We’ve been making some changes in our structure so we can be prepared to move this forward in a bigger way without contestants being owners. We set out to create additional opportunities for rodeo contestants to make money and get more exposure, so that hasn’t changed. We’ll continue to do that.

BHN: What can fans and competitors expect in the next couple years from the ERA?
BM: I don’t look for next year to be just a huge jump in the number of events. Some change is sort of slow to implement. The new season’s basically upon us, and we’re going to be careful this year not to paint ourselves in a corner and say we’re going to have a dozen events, or 15 or 20 or whatever that number is, until we know. It’s going to grow at whatever rate the market will bear. We’re revising our management and our board. I think those are just a few of the things we could have done better the first time around, but we’re not missing it the second time.

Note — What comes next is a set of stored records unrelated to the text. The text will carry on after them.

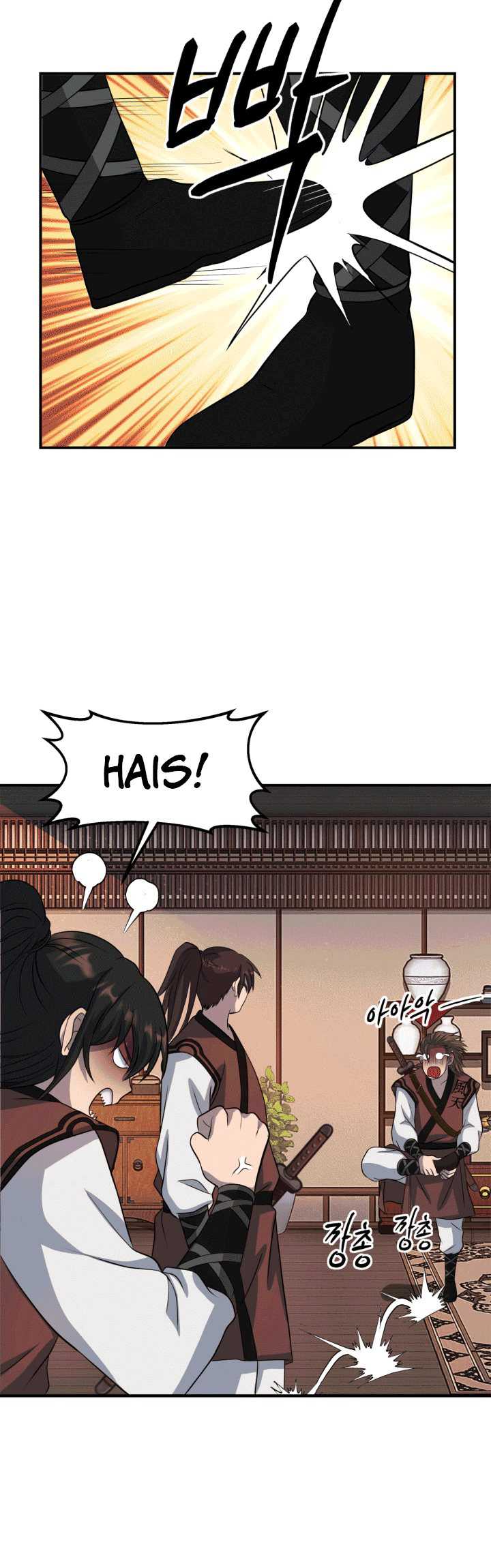 The World’s Best Escort Bureau Chapter 31 Gambar 26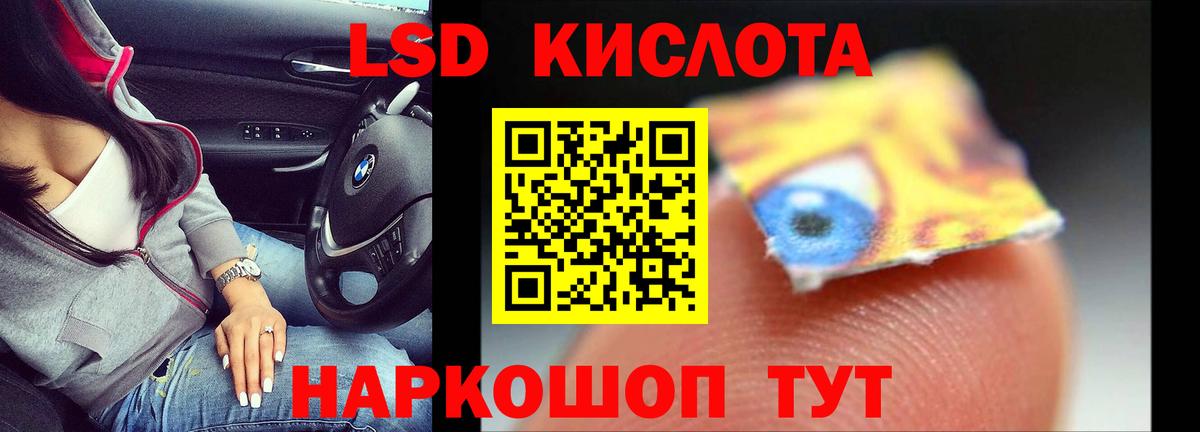 Солнечногорск  LSD-25 экстази кислота  Вход с VPN 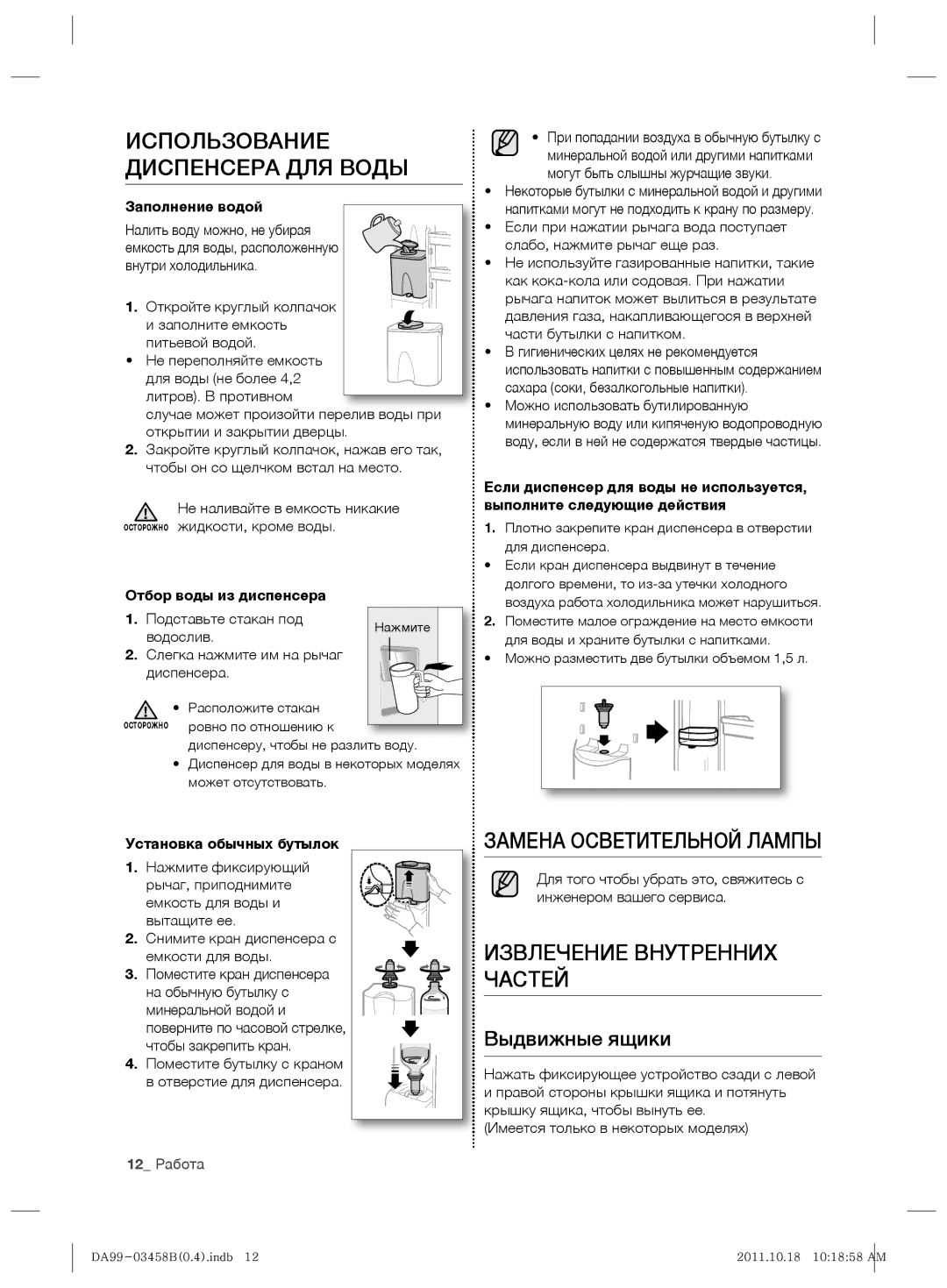 Samsung RL50RGEMG1/BWT manual Использование Диспенсера ДЛЯ Воды, Замена Осветительной Лампы, Извлечение Внутренних Частей 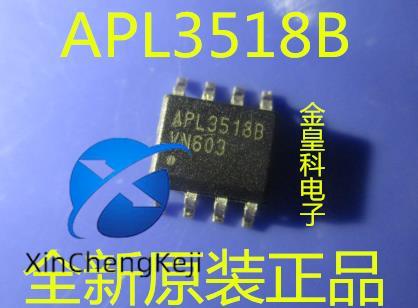 20pcs original new APL3518B APL3518A APL3518 USB power distribution switch IC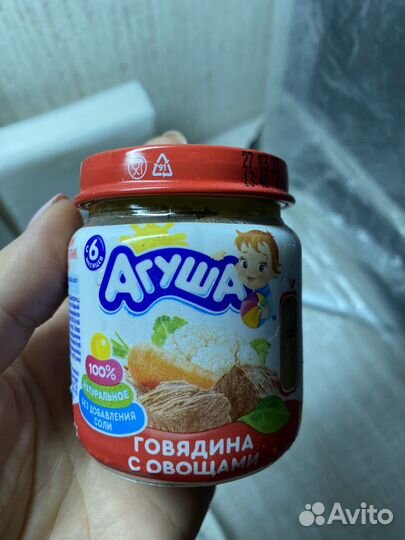 Пюре говядина с овощами Агуша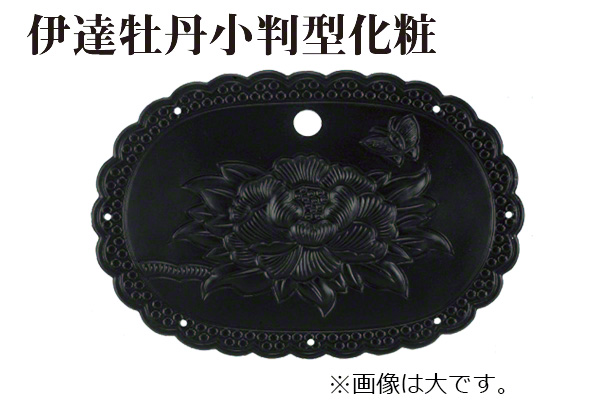 伊達牡丹小判型化粧 (時代色)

BHN: What can barrel racers expect from the ERA in the future?
BM: Having more qualifiers is something you can look forward to in the future. Having more qualifiers for each individual stop is one of the directions it’s going, and that would be one of the big things.
For barrel racers in particular, we went to great expense to get the dirt at the ERA World Championships hauled in from the far side of Fort Worth, Texas, and prepared so it was good for everybody. Those are the kinds of things the fan doesn’t really know, but when the contestant has a voice, that stuff doesn’t get swept under the rug. It’s taken seriously. Not to say we’ve had perfect ground all year, but where we haven’t, we’ve done everything we could to make it good, or made every effort to fix it and make it right. We all understand how important those horses are and how hard it is to keep them sound, so we want to give every contestant every opportunity to succeed so it’s not luck of the draw that takes them out of it.

BHN: It’s been rumored the ERA and RFD-TV’s The American Rodeo are going to partner. Is that true? And, if so, what can you tell me about the merger?
BM: Well, I don’t know if partner is the right word, other than we held qualifiers in every event with the exception of the barrel racing, and they were dual qualifiers for The American and for the ERA. We want to work with everybody, so if there’s a way we can group competition into one, I think it’s a good opportunity, because travel is our biggest expense. If you can combine your opportunities in one qualifier, why wouldn’t you? Versus hauling to the other side of the country just to do it again, so that’s some of what we’re working on.